| Superfly offre une qualité
rarissime : il est non seulement un album parfaitement illustratif
d’un courant musical, mais il est en outre probablement le
meilleur album du genre. C’est bien entendu de Blaxploitation
qu’il s’agit.
Je n’essayerai même pas ici de résumer l’histoire
du film éponyme dont je me fous éperdument (probablement
des règlements de comptes multi ethniques pour des histoires
de dope dans quelque banlieue black défavorisée) car
on peut parier que c’est davantage le film qui est destiné
à mettre la musique en valeur que l’inverse.
Curtis est un des plus grands chanteurs que j’ai jamais entendu.

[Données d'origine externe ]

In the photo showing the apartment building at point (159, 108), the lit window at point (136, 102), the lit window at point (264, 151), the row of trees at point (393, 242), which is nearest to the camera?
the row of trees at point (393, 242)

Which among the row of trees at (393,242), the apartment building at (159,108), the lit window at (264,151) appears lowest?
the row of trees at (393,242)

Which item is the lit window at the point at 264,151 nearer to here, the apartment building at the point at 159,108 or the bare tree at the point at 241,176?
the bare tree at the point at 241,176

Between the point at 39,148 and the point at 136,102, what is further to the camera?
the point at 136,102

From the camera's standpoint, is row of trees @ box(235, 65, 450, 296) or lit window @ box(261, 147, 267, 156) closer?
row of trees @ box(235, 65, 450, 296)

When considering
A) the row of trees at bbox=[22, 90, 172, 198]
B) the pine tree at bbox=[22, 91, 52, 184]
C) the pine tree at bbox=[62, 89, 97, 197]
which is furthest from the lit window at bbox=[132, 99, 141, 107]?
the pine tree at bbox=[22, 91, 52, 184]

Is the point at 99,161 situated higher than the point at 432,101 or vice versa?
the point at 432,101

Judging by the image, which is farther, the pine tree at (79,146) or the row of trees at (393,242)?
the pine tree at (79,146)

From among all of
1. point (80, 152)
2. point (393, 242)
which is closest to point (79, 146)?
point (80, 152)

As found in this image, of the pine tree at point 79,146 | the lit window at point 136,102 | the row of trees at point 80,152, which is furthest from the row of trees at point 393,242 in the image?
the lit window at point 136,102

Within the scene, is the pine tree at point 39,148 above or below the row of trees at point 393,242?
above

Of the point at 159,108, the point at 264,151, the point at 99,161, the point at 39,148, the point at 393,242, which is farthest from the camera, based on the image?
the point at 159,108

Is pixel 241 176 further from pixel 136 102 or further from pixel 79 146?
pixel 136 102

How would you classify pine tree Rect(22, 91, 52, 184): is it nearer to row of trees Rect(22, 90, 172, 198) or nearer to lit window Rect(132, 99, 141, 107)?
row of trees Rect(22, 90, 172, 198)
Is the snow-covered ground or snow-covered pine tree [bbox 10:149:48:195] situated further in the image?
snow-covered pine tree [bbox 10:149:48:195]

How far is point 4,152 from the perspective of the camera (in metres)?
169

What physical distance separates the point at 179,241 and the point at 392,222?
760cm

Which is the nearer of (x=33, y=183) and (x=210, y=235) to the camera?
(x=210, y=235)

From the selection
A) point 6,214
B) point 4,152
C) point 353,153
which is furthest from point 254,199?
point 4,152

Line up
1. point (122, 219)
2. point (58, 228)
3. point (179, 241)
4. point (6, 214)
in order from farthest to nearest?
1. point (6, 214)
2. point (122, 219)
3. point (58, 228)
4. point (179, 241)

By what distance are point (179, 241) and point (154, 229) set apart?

Curtis est l’un des plus grands guitaristes que j’ai
jamais entendu : il n’est réductible ni à l’un
ni à l’autre de ses dons naturels : la guitare ET la
voix, la voix ET la guitare.
La couleur est annoncée tout de suite avec Little Child
Runnin’ Wild où Curtis nous emmène dans
un univers bien loin du notre. La construction du morceau est riche,
très riche : un thème de basse admirablement mis en
valeur, une section cordes qui donne la tonalité de tout
l’album, un saxophone qui n’est là que quand
on a besoin de lui. Magnifique !
Pusherman nous ramène immédiatement sur
terre, des percussions, de la wah wah, des ponts splendides, c’est
bel et bien à un funk des plus purs que l’on a affaire.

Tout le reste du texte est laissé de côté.